Decision Desktop is a flexible, customisable tool that augments decision-maker's cognition by enabling them to acquire, visualise and manipulate diverse and dynamic information - however they wish and whenever they need it.
Decision-makers require access to ‘pools of information’ distributed across an organisation, but current systems are too often hardwired to specific, inflexible data formats.
Organisations may require data from new partners, or new sources, to be fed into existing systems at short notice. Existing systems cannot cope with new data types or changes to legacy data formats at run-time.
People often need to keep track of the source, reliability and age of information items, and handle information overload, multiple conflicting reports, and uncertainty.
Warfighters should be able to customise their displays during execution to meet the military imperative, not have to use ones hardwired at design time. Conflict is unpredictable and dynamic, and so requires flexible tools.
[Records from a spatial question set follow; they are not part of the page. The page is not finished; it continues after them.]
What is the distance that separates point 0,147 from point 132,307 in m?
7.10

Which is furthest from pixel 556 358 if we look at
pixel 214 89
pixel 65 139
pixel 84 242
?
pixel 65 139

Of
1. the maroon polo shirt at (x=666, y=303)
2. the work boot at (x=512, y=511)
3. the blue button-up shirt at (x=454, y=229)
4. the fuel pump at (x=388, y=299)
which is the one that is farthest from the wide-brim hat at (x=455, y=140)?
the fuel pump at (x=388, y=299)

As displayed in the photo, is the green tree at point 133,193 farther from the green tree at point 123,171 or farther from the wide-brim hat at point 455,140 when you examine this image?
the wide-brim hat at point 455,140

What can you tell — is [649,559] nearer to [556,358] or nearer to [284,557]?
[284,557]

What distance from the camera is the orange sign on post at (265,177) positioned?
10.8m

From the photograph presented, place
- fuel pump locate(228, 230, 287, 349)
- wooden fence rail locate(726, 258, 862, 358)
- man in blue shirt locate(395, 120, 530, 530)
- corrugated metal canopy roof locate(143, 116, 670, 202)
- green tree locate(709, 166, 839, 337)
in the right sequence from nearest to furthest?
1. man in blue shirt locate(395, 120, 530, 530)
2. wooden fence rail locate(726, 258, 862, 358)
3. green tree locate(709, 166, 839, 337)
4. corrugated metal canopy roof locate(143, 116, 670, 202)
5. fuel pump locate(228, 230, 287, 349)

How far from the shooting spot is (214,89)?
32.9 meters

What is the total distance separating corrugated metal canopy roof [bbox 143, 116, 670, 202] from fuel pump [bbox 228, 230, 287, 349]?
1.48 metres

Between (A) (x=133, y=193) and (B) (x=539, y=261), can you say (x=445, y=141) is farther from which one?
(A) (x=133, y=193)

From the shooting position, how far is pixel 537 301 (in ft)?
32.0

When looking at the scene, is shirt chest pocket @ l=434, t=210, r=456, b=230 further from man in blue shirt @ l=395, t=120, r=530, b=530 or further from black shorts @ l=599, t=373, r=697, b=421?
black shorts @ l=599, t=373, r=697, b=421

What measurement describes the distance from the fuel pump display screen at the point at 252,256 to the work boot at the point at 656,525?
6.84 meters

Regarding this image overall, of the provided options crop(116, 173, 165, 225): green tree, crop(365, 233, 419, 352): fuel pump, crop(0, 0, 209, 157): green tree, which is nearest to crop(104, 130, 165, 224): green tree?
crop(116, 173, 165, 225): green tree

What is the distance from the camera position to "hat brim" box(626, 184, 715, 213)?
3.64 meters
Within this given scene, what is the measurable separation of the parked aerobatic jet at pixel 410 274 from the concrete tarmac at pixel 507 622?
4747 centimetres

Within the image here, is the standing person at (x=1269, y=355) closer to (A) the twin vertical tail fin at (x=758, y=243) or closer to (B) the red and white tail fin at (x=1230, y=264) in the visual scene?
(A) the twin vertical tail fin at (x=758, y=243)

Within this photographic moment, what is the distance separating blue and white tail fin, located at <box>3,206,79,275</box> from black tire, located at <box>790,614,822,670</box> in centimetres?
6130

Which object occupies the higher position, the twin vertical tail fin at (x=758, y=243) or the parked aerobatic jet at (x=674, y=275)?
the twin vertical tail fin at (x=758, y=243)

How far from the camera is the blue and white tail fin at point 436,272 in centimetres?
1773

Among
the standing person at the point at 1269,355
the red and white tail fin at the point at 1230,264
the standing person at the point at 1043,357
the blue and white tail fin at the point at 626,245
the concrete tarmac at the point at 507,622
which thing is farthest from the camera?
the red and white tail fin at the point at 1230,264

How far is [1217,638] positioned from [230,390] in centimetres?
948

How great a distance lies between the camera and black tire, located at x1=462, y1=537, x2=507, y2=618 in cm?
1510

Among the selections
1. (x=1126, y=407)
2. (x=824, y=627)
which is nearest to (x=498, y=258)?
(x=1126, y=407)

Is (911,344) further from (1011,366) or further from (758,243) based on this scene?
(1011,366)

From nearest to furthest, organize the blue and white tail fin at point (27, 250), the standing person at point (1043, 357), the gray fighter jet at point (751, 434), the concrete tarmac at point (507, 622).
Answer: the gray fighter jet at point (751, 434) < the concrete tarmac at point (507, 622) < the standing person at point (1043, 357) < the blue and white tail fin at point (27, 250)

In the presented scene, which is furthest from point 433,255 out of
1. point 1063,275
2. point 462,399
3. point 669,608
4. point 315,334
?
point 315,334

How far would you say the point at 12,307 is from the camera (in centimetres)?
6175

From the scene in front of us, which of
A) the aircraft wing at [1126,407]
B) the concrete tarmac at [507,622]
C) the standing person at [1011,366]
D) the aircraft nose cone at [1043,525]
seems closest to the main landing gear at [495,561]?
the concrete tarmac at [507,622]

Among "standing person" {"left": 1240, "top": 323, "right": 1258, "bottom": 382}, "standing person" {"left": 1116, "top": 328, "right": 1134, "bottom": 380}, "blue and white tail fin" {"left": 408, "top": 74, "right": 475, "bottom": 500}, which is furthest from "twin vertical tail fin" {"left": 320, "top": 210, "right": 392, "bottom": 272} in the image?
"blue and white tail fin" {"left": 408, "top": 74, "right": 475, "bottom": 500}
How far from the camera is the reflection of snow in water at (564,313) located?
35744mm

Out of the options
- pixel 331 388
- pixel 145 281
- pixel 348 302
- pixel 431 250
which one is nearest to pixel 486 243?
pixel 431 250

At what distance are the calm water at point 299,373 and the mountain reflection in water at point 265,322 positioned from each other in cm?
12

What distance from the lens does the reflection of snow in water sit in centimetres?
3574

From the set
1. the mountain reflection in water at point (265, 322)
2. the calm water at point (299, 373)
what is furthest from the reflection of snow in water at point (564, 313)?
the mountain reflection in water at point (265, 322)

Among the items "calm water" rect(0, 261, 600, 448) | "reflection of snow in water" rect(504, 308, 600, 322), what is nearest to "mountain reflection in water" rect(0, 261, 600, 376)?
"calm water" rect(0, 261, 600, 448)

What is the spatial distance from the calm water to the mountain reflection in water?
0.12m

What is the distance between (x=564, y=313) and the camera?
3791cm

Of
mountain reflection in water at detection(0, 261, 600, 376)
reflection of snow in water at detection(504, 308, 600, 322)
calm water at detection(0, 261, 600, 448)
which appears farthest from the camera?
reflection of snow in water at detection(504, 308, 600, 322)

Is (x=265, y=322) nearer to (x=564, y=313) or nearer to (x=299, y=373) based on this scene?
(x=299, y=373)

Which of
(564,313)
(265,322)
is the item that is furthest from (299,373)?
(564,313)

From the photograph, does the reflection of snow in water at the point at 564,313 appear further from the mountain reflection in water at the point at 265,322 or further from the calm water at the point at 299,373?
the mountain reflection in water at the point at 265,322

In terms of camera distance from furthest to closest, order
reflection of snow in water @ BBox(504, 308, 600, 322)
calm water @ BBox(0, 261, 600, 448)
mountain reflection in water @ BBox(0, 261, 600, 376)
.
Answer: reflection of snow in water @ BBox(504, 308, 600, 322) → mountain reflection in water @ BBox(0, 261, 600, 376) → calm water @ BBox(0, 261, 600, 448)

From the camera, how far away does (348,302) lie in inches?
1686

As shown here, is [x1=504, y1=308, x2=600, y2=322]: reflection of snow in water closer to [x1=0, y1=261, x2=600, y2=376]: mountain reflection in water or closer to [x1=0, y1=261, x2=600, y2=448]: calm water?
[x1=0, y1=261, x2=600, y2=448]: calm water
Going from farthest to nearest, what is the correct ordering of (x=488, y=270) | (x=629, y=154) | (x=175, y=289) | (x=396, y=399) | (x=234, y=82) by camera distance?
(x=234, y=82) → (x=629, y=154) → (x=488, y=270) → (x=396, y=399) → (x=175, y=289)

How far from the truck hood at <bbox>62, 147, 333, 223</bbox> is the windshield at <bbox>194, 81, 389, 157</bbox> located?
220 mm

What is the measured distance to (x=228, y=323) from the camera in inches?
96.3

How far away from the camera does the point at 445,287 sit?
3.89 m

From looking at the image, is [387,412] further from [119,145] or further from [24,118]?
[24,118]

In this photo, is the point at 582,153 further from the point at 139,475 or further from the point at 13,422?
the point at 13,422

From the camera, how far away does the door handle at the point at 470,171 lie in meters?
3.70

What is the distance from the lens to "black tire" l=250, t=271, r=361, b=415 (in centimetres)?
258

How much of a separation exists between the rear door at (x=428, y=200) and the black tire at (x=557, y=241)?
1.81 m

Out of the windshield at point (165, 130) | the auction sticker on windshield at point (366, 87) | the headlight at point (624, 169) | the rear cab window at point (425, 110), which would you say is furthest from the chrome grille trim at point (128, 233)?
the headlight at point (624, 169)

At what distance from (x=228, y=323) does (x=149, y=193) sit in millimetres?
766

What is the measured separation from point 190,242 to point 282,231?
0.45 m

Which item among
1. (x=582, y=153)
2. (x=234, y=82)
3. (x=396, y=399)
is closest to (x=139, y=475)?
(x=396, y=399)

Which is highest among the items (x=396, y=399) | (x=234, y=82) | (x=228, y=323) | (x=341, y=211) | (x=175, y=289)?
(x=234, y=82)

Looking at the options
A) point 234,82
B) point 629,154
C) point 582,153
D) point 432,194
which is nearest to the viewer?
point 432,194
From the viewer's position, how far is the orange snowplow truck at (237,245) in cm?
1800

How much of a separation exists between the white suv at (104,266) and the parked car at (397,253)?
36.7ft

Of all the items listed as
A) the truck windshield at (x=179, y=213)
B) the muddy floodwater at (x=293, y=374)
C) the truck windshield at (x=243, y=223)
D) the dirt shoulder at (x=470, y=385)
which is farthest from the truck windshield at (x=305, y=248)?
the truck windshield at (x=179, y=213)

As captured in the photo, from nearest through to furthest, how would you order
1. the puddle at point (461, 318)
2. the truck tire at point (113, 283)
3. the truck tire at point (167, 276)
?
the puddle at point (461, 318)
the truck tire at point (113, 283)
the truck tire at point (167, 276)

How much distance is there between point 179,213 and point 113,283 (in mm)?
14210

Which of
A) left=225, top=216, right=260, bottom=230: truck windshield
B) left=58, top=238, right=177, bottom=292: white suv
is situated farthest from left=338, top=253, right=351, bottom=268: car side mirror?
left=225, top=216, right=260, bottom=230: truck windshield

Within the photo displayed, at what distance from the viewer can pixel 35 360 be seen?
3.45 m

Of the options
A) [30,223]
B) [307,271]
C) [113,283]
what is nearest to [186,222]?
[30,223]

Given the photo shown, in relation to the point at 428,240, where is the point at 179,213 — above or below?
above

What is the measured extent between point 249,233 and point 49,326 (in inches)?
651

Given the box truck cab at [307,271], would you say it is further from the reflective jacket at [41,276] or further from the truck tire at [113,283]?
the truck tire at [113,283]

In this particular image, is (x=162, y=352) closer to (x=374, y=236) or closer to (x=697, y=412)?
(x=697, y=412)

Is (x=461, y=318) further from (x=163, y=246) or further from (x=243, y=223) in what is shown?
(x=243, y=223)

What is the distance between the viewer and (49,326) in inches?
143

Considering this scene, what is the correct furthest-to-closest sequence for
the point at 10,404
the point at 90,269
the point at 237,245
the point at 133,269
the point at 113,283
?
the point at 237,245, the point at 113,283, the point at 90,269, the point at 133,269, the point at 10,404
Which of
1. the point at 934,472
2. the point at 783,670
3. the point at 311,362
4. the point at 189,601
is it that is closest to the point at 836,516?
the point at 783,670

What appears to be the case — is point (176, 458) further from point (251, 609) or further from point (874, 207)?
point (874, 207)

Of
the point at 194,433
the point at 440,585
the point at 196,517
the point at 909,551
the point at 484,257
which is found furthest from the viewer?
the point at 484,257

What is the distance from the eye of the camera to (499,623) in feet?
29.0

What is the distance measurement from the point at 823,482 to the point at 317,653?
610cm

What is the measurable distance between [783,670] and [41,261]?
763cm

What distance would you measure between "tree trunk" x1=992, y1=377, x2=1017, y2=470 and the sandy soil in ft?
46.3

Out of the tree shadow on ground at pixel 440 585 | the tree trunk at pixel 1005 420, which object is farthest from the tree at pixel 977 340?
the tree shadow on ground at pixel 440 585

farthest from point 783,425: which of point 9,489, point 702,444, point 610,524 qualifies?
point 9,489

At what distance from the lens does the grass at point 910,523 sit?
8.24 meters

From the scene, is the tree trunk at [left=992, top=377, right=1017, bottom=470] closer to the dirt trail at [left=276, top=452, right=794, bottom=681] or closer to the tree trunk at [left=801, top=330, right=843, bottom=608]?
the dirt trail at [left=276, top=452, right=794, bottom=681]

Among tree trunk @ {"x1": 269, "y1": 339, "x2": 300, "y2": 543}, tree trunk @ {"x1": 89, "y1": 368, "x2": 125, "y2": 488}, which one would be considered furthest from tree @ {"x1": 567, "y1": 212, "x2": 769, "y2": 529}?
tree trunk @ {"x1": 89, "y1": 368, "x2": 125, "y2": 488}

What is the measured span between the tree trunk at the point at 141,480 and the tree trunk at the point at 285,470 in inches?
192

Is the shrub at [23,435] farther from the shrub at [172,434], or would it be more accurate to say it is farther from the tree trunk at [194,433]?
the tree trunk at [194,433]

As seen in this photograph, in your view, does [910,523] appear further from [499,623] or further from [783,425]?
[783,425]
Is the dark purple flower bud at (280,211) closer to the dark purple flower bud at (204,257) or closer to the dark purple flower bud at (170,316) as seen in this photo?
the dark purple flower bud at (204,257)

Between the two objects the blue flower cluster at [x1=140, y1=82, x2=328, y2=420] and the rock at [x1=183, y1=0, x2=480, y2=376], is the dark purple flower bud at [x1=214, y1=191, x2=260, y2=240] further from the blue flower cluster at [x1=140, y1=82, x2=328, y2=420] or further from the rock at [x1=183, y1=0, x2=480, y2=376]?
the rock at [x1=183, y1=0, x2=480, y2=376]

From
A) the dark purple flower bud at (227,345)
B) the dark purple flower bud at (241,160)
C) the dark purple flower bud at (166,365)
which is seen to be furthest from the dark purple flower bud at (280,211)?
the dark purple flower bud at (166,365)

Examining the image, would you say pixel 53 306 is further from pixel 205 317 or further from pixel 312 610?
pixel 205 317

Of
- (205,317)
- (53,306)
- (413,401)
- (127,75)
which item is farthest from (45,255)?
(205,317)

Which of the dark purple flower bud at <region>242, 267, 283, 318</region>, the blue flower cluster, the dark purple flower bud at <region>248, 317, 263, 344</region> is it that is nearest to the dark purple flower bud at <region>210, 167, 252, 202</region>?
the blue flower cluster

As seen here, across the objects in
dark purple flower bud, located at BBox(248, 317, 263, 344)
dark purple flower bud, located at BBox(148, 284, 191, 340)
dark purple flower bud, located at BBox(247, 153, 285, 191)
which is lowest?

The Decision Desktop is a system that meets these needs.
Customisable visualisation, using plug-in objects to control extraction, filtering and appearance of information
Decision Desktop consists of a collection of customisable views onto information.
Each view addresses a different form of visualisation - each with its own 'modality'. For example, maps show location, Gantt charts show time. New types of view can be plugged-in as required without changing any existing software.
A back-end data management system handles information in a uniform way, tagging it with metadata such as source and timestamp.
The user interacts with the system by dragging objects to views, selecting and filtering information about these objects, and choosing the desired visualisations.
The Decision Desktop is process-neutral; it is driven by the user to support their current needs and imperatives; it does not impose procedures or processes on the user.
Decision Desktop can integrate information from diverse sources, using software agents to find and translate data.
Such information can be visualised in a variety of ways by adding it to a view, then choosing and configuring components such as filters, palettes and symbol libraries. New components can be added at any time if required.
Same data, different views
Information can be filtered according to its source, age, or any other arbitrary criteria.
The management of uncertainty and conflicting data is integral to the system, allowing users to make their own decisions and choices.
The Decision Desktop allows users to ‘drill down’ to the underlying data to understand higher-level visualisations.
Users can save their personal set of views and transfer them to other computing devices.
A basic core framework is enhanced with plug-in components for processing, viewing, colouring and filtering information.
Decision Desktop components are entirely independent of one another and so can be added or removed at runtime. They can store their state for later recall or sharing with others.
Basic Concepts
Views query the data store to find attributes such as location or time to create a meaningful display, even for unexpected data types. New object types can thus be displayed with no code changes.
Data are processed using modern Semantic Web technologies, enabling machines to reason effectively with the information, discover implicit knowledge and behave more intelligently.
Decision Desktop uses software agents to acquire and translate data from diverse distributed sources.